* [ERFORDERLICHE SCHRITTE]
1. Gib aus dem Text über Binden und Lösen den Abschnitt von „Wem dieser Glaube“ bis „wieder gegeben hat.“ wortgetreu wieder.
2. Führe den Text über Binden und Lösen im Anschluss an seinen letzten Satz weiter.

++++ SEITENAUSZUG ++++

Wem dieser Glaube geschenkt ist und wer sich dazu bekennt, bekommt einen Auftrag. Binden und Lösen, sagt Jesus. So wie er gebunden und gelöst hat. Der Auftrag ist, das fortzusetzen, was mit ihm begonnen hat. Er hat gebunden indem er Menschen miteinander verbunden hat, Gemeinschaft und Beziehungen; indem er Wunden und Verletzungen verbunden hat, indem er us losgebunden hat von Sinnlosigkeit und Furcht, von Sorgen und Misstrauen. Er hat gelöst, indem er Menschen aus Einsamkeit und Schmerz befreite, von Gewalt und Hunger und ihnen ihre Würde als Menschen wieder gegeben hat.

++++ DATENZEILEN ++++

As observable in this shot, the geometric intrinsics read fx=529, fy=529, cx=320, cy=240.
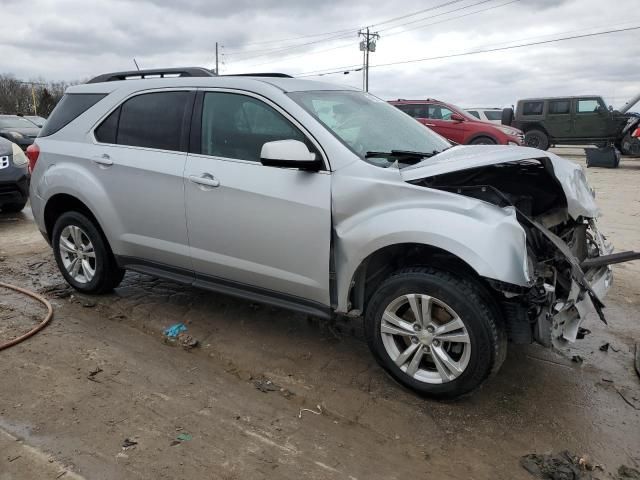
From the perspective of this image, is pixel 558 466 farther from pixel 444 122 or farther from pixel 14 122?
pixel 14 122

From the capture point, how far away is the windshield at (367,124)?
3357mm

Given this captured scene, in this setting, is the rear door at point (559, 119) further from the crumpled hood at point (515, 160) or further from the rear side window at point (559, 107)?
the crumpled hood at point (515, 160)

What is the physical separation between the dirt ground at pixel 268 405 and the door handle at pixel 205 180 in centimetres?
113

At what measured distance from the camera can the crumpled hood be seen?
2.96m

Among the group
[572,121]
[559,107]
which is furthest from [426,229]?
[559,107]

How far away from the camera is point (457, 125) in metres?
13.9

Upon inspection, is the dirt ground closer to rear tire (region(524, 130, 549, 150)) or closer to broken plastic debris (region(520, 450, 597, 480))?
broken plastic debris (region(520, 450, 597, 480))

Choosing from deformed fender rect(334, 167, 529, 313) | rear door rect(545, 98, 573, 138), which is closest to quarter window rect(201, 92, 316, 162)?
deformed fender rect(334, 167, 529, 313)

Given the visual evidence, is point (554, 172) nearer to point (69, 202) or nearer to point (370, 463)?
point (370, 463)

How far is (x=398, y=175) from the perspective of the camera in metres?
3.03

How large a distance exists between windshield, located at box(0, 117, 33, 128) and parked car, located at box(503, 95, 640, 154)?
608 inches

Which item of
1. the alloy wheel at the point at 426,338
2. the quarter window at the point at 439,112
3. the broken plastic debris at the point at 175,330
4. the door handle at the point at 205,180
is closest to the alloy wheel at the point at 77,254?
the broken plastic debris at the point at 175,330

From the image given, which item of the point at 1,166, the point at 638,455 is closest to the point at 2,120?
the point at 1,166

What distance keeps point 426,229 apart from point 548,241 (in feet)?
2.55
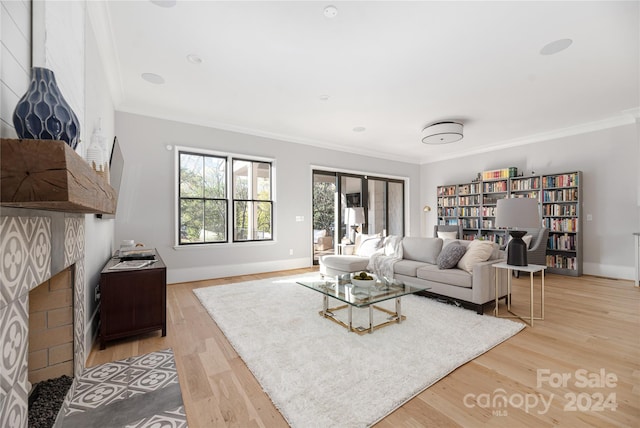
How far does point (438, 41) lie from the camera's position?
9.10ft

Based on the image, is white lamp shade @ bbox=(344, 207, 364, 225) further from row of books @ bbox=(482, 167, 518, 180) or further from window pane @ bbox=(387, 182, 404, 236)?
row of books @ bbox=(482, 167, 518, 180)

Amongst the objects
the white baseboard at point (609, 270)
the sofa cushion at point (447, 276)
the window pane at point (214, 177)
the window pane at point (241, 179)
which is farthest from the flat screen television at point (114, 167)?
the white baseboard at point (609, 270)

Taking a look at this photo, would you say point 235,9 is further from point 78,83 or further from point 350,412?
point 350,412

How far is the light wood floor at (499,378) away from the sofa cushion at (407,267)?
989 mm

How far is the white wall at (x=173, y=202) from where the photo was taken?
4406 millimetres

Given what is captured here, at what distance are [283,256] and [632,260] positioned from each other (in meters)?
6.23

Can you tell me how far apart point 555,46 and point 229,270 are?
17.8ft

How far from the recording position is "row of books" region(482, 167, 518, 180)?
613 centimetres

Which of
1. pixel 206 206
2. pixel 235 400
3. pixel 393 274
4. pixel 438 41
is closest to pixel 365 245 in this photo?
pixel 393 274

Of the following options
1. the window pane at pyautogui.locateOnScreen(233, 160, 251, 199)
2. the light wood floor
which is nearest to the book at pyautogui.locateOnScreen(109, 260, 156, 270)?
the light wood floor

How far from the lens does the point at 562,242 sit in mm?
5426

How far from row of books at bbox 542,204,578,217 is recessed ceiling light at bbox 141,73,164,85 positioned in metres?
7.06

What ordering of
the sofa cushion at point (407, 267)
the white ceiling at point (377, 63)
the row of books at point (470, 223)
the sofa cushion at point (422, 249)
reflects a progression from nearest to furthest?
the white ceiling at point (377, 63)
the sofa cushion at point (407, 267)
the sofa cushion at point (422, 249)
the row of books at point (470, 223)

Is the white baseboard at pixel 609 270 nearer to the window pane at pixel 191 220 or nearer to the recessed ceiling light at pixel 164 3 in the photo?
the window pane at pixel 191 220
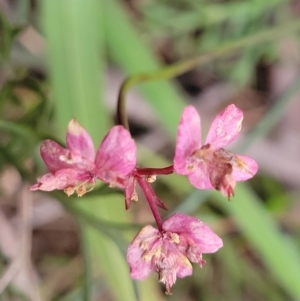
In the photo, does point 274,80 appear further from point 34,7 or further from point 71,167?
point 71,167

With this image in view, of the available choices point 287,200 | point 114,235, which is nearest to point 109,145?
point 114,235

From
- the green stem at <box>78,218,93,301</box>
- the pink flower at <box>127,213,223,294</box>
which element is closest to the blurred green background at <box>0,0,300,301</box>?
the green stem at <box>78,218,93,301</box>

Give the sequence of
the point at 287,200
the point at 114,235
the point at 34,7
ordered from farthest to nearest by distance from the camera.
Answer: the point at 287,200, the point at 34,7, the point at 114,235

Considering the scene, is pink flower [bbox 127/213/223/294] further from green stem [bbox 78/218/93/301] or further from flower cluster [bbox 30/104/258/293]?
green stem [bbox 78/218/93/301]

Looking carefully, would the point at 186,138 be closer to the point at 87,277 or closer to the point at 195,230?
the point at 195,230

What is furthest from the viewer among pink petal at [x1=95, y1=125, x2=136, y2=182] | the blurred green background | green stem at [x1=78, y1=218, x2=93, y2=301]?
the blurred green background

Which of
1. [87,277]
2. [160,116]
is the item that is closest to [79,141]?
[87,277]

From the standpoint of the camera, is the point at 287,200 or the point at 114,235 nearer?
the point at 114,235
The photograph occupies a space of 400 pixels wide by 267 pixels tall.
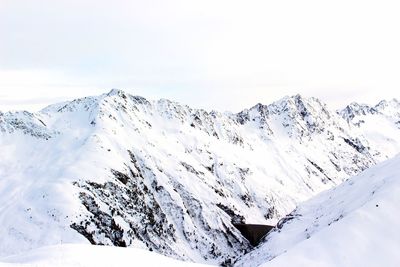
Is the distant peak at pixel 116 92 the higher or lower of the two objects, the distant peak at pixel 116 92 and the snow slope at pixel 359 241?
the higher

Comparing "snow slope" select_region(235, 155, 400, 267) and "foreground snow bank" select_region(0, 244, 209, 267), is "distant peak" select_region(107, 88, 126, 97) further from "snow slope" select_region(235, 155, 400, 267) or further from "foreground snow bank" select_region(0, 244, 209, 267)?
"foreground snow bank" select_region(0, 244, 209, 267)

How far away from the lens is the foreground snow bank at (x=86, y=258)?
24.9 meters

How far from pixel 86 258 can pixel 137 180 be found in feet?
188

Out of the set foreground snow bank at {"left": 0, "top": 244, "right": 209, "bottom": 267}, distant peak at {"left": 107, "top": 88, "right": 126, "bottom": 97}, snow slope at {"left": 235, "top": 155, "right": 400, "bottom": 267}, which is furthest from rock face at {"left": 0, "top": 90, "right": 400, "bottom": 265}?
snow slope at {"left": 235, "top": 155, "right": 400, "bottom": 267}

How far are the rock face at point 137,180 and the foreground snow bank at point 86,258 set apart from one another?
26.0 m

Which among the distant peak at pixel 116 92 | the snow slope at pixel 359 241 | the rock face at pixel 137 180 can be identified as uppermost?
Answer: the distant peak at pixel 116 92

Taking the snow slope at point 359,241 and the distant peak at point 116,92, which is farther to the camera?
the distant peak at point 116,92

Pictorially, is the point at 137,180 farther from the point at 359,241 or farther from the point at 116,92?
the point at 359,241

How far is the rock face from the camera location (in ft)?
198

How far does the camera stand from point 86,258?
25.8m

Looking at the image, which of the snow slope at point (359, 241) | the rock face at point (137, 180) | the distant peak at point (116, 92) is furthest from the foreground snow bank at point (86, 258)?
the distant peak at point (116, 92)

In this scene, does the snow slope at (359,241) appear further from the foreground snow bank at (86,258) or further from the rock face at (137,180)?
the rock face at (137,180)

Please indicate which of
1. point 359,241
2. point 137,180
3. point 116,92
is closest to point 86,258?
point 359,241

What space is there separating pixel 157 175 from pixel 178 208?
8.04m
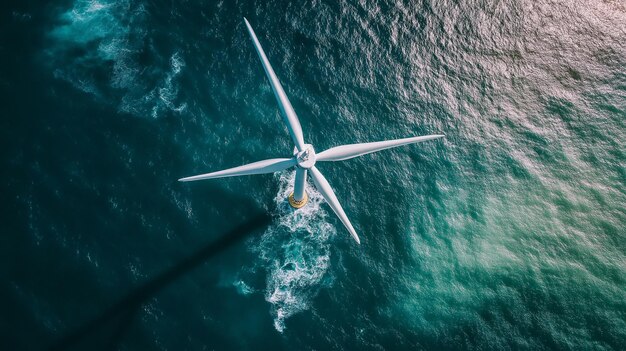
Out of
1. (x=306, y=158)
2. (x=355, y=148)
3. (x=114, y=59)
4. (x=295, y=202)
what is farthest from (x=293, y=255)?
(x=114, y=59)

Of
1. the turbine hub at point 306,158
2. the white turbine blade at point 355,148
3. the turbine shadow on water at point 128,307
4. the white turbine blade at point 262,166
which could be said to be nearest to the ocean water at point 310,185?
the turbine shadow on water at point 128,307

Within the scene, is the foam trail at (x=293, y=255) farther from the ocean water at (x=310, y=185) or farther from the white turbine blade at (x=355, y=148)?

++++

* [ERGEBNISSE]
1.
Wem dieser Glaube geschenkt ist und wer sich dazu bekennt, bekommt einen Auftrag. Binden und Lösen, sagt Jesus. So wie er gebunden und gelöst hat. Der Auftrag ist, das fortzusetzen, was mit ihm begonnen hat. Er hat gebunden indem er Menschen miteinander verbunden hat, Gemeinschaft und Beziehungen; indem er Wunden und Verletzungen verbunden hat, indem er us losgebunden hat von Sinnlosigkeit und Furcht, von Sorgen und Misstrauen. Er hat gelöst, indem er Menschen aus Einsamkeit und Schmerz befreite, von Gewalt und Hunger und ihnen ihre Würde als Menschen wieder gegeben hat.

2.
Das tut die Gemeinschaft, der das Bekenntnis geschenkt ist: Du bist Christus, der Sohn des lebendigen Gottes. Das hat Konsequenzen. Das bleibt nicht ohne Folgen. Wenn ich noch einmal an das Märchen vom Rumpelstilzchen denke: Nenn die teuflischen Mächte ruhig beim Namen, die Mächte, die Menschen versklaven, die ihnen vorgaukeln, der Sinn des Lebens läge in Gold und Sicherheit, die ihnen jede Hoffnung rauben, ihnen die Zukunft stehlen, sie der Todesgefahr aussetzen, wenn sie als Flüchtlinge zu uns kommen und die Schutzlosen allein lassen. Wo immer dieser Geist herrscht, der Geist, die Einstellung des Rumpelstilzchens, da spricht vielleicht menschliches „Fleisch und Blut“. Aber vom Himmel her hören wir etwas anderes: Die Botschaft der Befreiung und der Versöhnung, die Botschaft dass jeder und jede ein wertvolles Kind Gottes ist und dass niemand verlorengehen darf. Für diese Botschaft beruft uns der Heilige Geist, sammelt er uns zur Gemeinde und sendet er uns in diese Welt. Für diese Botschaft ist mir der Glaube geschenkt. Nichts wird das überwinden. Das ist wie ein Fels. Darauf kann ich mein Leben bauen.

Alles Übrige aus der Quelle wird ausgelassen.